WHAT TO WORK ON. Starting at the beginning of the material and ending with the line that contains "Which slice is", swap "Phys category" for "Physics category" and write out those lines with everything else unchanged.

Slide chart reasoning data
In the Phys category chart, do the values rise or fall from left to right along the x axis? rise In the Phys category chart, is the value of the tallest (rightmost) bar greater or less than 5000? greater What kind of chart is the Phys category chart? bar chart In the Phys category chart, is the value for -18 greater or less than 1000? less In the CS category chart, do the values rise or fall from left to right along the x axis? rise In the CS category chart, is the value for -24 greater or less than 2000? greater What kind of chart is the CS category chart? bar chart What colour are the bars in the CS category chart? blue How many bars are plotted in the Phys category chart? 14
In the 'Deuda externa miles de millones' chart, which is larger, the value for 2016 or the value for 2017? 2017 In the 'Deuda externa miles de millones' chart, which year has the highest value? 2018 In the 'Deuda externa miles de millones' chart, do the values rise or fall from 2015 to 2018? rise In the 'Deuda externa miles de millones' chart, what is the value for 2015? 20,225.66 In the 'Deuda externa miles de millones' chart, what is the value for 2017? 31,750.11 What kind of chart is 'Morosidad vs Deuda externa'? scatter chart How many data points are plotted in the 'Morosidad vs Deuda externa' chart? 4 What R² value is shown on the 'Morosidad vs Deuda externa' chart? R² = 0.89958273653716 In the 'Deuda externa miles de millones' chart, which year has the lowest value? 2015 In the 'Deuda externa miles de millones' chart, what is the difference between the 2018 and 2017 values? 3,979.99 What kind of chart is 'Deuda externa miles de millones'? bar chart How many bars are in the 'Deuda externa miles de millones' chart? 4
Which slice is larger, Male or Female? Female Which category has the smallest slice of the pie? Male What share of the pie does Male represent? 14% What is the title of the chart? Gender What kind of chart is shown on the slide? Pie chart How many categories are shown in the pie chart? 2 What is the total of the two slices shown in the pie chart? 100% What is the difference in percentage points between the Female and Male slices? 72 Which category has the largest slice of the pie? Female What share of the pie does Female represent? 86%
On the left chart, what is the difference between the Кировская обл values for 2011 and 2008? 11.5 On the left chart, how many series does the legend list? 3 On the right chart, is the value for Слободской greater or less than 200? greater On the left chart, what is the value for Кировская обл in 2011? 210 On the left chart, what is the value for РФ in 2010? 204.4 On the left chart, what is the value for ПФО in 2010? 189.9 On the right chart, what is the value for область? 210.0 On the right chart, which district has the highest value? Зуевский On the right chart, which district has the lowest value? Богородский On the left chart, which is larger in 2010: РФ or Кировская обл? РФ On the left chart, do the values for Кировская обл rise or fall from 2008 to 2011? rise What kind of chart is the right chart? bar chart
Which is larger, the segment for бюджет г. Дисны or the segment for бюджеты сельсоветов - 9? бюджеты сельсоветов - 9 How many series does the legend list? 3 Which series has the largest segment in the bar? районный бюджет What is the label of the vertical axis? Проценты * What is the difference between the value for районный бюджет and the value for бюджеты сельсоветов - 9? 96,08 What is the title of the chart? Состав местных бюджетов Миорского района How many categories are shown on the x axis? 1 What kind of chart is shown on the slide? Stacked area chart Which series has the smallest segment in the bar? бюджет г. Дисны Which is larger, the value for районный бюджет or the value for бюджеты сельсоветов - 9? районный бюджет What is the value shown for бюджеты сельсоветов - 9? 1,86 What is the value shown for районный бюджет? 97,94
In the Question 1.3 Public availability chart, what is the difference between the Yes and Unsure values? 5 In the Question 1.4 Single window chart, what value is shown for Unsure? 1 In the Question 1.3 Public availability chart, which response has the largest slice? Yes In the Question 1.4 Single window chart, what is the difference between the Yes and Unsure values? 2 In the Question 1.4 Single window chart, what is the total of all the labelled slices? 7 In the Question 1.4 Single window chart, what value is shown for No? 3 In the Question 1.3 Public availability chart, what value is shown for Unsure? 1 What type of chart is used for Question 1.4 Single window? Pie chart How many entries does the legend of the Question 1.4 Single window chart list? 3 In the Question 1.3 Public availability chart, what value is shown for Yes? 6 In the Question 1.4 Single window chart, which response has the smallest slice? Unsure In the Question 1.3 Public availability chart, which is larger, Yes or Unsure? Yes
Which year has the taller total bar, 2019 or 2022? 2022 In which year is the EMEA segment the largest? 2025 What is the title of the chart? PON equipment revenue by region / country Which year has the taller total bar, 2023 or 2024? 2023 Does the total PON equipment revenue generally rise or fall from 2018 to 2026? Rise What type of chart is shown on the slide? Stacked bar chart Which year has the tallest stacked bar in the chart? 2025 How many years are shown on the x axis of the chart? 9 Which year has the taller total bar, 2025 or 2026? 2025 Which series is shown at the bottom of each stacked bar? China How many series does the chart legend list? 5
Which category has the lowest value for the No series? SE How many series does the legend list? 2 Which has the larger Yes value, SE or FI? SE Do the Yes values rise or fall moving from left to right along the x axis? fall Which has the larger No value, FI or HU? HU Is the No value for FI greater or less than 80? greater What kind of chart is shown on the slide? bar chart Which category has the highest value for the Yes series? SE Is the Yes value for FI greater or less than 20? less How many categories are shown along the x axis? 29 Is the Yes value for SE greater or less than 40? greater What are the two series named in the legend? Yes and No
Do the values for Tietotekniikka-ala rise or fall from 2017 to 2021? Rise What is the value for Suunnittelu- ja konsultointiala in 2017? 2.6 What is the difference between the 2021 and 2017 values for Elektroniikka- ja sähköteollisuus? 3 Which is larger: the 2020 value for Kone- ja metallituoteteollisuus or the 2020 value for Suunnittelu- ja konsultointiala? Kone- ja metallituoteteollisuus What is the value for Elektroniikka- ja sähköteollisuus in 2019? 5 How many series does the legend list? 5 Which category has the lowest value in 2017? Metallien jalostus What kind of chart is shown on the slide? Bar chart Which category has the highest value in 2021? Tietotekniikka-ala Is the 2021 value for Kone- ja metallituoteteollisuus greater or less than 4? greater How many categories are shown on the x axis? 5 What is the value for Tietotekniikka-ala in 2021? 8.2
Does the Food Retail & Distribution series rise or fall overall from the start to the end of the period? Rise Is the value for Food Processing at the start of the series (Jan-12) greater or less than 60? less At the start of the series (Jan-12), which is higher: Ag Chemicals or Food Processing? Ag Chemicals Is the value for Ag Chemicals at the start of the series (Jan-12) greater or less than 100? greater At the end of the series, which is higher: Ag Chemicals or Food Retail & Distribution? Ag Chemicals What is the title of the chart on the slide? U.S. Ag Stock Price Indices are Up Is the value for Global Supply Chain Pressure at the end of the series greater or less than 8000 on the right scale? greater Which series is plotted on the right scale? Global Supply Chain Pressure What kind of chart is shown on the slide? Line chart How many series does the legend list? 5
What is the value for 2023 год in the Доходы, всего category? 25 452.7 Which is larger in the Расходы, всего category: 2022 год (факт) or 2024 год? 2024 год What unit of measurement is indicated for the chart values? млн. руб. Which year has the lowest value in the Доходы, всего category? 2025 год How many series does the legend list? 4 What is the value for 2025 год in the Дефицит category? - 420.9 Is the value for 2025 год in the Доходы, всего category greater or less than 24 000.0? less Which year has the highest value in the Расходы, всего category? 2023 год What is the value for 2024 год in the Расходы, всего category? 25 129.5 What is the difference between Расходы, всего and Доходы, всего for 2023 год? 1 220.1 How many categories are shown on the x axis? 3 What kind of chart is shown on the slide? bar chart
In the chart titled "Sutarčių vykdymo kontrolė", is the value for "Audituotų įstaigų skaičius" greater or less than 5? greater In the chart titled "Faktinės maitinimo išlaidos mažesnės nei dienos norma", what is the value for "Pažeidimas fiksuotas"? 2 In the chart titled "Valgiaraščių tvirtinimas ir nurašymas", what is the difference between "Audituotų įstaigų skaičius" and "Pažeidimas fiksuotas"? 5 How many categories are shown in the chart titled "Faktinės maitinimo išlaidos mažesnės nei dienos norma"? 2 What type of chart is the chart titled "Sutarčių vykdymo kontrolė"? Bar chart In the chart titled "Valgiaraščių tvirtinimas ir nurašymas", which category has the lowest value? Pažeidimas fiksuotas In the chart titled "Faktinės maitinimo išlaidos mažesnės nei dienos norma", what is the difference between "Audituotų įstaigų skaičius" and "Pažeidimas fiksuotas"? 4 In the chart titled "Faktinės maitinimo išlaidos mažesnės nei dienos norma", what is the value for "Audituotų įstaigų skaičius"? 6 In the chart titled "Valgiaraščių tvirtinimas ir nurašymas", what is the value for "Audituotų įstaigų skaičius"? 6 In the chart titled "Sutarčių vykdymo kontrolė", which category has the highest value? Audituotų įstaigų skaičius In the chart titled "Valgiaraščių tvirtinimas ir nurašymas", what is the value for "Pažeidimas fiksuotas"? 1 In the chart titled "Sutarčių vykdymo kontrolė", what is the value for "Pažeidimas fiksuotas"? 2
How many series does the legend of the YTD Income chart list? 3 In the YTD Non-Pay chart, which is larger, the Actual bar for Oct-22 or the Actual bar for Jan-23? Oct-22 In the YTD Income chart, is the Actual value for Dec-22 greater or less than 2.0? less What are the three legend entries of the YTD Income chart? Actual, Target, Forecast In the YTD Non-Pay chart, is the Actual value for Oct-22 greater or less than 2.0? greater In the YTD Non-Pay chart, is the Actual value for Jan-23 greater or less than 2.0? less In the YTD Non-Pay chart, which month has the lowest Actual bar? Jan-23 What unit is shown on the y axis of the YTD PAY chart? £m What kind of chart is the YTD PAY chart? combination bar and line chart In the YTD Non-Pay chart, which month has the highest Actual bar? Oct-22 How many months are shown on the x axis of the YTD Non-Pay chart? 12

COMPLETED EXERCISE.
In the Physics category chart, do the values rise or fall from left to right along the x axis? rise In the Physics category chart, is the value of the tallest (rightmost) bar greater or less than 5000? greater What kind of chart is the Physics category chart? bar chart In the Physics category chart, is the value for -18 greater or less than 1000? less In the CS category chart, do the values rise or fall from left to right along the x axis? rise In the CS category chart, is the value for -24 greater or less than 2000? greater What kind of chart is the CS category chart? bar chart What colour are the bars in the CS category chart? blue How many bars are plotted in the Physics category chart? 14
In the 'Deuda externa miles de millones' chart, which is larger, the value for 2016 or the value for 2017? 2017 In the 'Deuda externa miles de millones' chart, which year has the highest value? 2018 In the 'Deuda externa miles de millones' chart, do the values rise or fall from 2015 to 2018? rise In the 'Deuda externa miles de millones' chart, what is the value for 2015? 20,225.66 In the 'Deuda externa miles de millones' chart, what is the value for 2017? 31,750.11 What kind of chart is 'Morosidad vs Deuda externa'? scatter chart How many data points are plotted in the 'Morosidad vs Deuda externa' chart? 4 What R² value is shown on the 'Morosidad vs Deuda externa' chart? R² = 0.89958273653716 In the 'Deuda externa miles de millones' chart, which year has the lowest value? 2015 In the 'Deuda externa miles de millones' chart, what is the difference between the 2018 and 2017 values? 3,979.99 What kind of chart is 'Deuda externa miles de millones'? bar chart How many bars are in the 'Deuda externa miles de millones' chart? 4
Which slice is larger, Male or Female? Female Which category has the smallest slice of the pie? Male What share of the pie does Male represent? 14% What is the title of the chart? Gender What kind of chart is shown on the slide? Pie chart How many categories are shown in the pie chart? 2 What is the total of the two slices shown in the pie chart? 100% What is the difference in percentage points between the Female and Male slices? 72 Which category has the largest slice of the pie? Female What share of the pie does Female represent? 86%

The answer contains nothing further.